At some point, the desire to compete came back as well.

For his first competition after the Worlds in 2019, where he took silver, Rolland next participated in the 2021 World Championships in Aspen, USA. He finished eighth; a terrific result considering the two years he had lived before.

'Daddy on skis'

There is often a discussion around female athletes who juggle their motherhood and sporting careers, but less-so about fathers. And if there is one thing that has changed Kevin Rolland’s life, it is surely the birth of his two sons.
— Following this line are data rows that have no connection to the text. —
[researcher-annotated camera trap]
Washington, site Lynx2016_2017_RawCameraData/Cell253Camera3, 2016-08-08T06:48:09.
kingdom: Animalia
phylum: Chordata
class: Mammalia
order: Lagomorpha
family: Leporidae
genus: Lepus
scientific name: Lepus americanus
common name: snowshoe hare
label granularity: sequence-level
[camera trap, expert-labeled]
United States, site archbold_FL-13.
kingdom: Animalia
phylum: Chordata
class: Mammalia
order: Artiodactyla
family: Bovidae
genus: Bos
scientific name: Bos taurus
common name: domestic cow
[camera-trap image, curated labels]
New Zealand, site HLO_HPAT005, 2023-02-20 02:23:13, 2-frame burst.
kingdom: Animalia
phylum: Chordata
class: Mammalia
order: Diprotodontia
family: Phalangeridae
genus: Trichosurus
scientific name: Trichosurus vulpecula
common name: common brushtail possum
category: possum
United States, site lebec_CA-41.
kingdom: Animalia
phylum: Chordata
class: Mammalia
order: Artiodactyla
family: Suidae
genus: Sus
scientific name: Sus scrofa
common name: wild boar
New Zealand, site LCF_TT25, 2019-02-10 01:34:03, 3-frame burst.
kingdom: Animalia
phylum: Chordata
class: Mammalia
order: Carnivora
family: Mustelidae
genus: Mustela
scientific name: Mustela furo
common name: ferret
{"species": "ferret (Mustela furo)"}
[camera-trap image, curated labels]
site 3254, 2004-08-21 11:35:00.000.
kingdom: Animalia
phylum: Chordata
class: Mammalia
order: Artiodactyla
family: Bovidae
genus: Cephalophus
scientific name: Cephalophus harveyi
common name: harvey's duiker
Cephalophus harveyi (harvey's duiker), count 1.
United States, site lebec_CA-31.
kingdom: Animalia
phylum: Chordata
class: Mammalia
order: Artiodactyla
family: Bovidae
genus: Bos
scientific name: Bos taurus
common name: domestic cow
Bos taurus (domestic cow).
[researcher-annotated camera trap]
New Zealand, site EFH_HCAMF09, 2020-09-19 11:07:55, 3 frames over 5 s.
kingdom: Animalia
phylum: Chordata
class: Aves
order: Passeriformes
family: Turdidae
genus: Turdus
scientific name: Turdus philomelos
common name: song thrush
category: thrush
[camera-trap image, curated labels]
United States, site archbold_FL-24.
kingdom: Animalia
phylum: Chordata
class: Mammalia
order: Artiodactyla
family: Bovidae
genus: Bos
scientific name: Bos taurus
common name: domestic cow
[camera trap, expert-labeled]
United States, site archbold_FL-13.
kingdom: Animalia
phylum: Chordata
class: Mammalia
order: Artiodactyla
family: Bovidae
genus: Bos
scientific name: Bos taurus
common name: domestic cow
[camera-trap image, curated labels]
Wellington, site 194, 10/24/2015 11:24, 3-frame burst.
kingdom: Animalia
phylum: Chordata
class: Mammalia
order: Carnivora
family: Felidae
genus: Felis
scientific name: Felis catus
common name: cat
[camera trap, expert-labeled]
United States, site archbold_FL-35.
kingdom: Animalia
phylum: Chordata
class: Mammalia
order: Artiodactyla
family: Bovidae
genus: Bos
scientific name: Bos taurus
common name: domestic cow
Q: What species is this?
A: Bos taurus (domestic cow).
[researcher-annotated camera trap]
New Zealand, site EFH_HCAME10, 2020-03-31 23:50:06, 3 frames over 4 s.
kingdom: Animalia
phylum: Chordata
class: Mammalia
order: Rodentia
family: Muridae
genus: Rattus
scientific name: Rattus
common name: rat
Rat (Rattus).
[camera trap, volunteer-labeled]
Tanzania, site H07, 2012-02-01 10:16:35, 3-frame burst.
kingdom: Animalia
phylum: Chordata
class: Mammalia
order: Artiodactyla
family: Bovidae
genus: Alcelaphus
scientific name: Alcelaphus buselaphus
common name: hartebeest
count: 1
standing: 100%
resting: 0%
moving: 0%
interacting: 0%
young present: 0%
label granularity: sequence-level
As if it was destiny, his first son Rio arrived a few days after he woke up from a coma. Two years later, after his first competition in Aspen, his second son Dali completed the family.

"It has changed lots of things, of course. I changed as a man but also as an athlete. I don’t have the same priorities.

"Before, when a competition didn’t go well, it was a big deal for me. Now, if things don’t go as planned, it is not a problem and I can find consolation with my family."

It is not a secret, in freestyle skiing, there is considerable risk. And when you become a father, you have to be aware of the risks you take.

"I still take risks, but they are more under control. Before, some events were so important to me that I was putting my [safety] after them and attempting things with a higher risk of injury. Today, I respect myself far more."

It will be a mistake to think that Kevin Rolland will not give his very best to climb on the podium at Beijing 2022, but he will also make sure that he comes back home in one piece.

His age: a strength and a weakness

"The current world champion [Nico Porteous from New-Zealand] is 19 years old, I’m 32… I better get ready for this."

The new generation of freestyle skiers is coming fast. As well as Porteous there's also Rolland’s cousin Tess Ledeux, a 20-year-old double world champion in slopestyle and Big Air, or the Chinese sensation Eileen Gu, double world champion at only 18-years-old. Now, Rolland is one of the oldest skier on the international tour.

It's a new position that involved some changes in his preparation.

"I do a lot of physical training. I feel that I’m getting older. It’s more difficult to recover and to have muscles, so I work a lot to improve my physical condition. I pay more attention to my food as well. And on skis, I prefer quality to quantity and I try to make the best of the time I spend during specific ski training [sessions]."

His long career also makes him one of the most experienced athlete on tour. If he qualifies for Beijing 2022, it will be his third participation at the Olympic halfpipe competition. Or put another way, he could participate at every Olympic halfpipe event since the sport was introduced into the Olympic programme in time for Sochi 2014.

"Our discipline is an outdoor sport so there are lots of components to deal with, like wind and snowfall. Having experience is really important in competition, and I think it is my strength today."

It's an experience that he likes to share, almost as a mentor, with Tess Ledeux, who is impressed by her cousins' career.

"He has an outstanding career and if I can have the same by the end of mine, I’ll be very proud of myself", confesses Ledeux, in an exclusive interview with

With his experience and a new, peaceful, state of mind, Kevin Rolland is back on the quest for Olympic glory.